Santa Monica Mountains Conservancy (SMMC) Executive Director Joseph T. Edmiston caught the attention of Malibu residents after sending a warning through a letter to the editor late last month.

The letter in question was addressed to and printed in the Los Angeles Times in late May. Edmiston pulled no punches; the letter begins: “The Hollister Ranch settlement, calling for paddle-in only or chaperoned access to a public beach, should not be viewed by the city of Malibu as any kind of precedent.”

Hollister Ranch is made up of 136 parcels next to Gaviota State Park, located north of Santa Barbara. Property owners there share about 8.5 miles of private, undamaged beach.

As part of the settlement, the California Coastal Commission and the State Coastal Conservancy relinquished a public accessway; in exchange, Hollister Ranch homeowners are allowing much more limited access.

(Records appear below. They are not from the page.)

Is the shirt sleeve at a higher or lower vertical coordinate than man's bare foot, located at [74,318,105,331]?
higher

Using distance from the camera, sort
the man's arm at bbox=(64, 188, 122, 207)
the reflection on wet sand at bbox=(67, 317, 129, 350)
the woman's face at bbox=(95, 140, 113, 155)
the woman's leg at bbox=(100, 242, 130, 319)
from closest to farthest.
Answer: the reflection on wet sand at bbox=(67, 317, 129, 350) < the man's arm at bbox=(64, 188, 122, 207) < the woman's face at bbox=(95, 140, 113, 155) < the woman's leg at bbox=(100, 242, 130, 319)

The agreement grants access to groups with schools and nonprofits through the Hollister Ranch Managed Access Program. Additionally, public individuals can access part—totaling to less than a mile—of the ranch’s beach, but only from the ocean. These individuals would have to travel at least two miles in the water to get to the area.

In a tentative ruling made on May 21, Santa Barbara County Superior Court Judge Colleen Sterne granted approval of the settlement with a caveat—a notice would have to be posted in a public space so that anyone could potentially dispute the decision. 

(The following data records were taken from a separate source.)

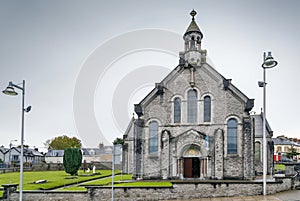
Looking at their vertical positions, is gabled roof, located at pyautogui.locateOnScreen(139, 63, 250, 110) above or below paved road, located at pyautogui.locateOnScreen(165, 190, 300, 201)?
above

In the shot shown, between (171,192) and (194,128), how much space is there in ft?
31.5

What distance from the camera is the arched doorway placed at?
30.3 m

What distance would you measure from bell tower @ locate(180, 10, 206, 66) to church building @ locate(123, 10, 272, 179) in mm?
107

The history behind the case and subsequent settlement spans decades. According to the LA Times, the Hollister Ranch Owners’ Association (HROA) sued the YMCA back in 1982 over a recreational center, with success. Originally, the YMCA had cut a deal with the state to hand over a road for public access in order to secure permission to build the center. The HROA sued the coastal commission over the public use road in 2013 on the grounds that the easement had been “granted” prior to their ownership, according to the Santa Barbara Independent.

(The YMCA deal fell through when Hollister Ranch homeowners successfully sued; it seems likely that no action was taken regarding the easement between the HROA and the state back then.) 

The owners’ association’s argument was that “public access easements are unenforceable and provide no rights of access or use,” according to court documents. The defendants, the coastal commission and the State Coastal Conservancy, believed otherwise. 

In his letter, Edmiston claimed that he had heard rumors about using the Hollister Ranch settlement as a precedent in Malibu vs. SMMC/Mountains Recreation and Conservation Authority (MRCA) lawsuits.

“But with respect to beach access and parkland in Malibu … the public would not stand for a settlement on such idiosyncratic terms. Nor would our board members, living all over Southern California, vote for it,” he wrote.

In a statement to The Malibu Times, Sycamore Park homeowner Elizabeth Stephens said, “Joe Edmiston is trying to blur the lines between beach access and public access in general.

“Joe Edmiston seems to believe the general public has the right to use my private property,” Stephens continued. “This is not a conservation issue, this is a constitutional property rights issue.” 

Edmiston, through the MRCA, filed a lawsuit against private residents of Sycamore Park and four companies on March 22 over a parcel purchased in the neighborhood dating back to late 2017.

Recently, Sycamore Park residents have aligned with other Malibu neighborhood residents to form a coalition in hopes of pooling resources and protecting privacy within their communities.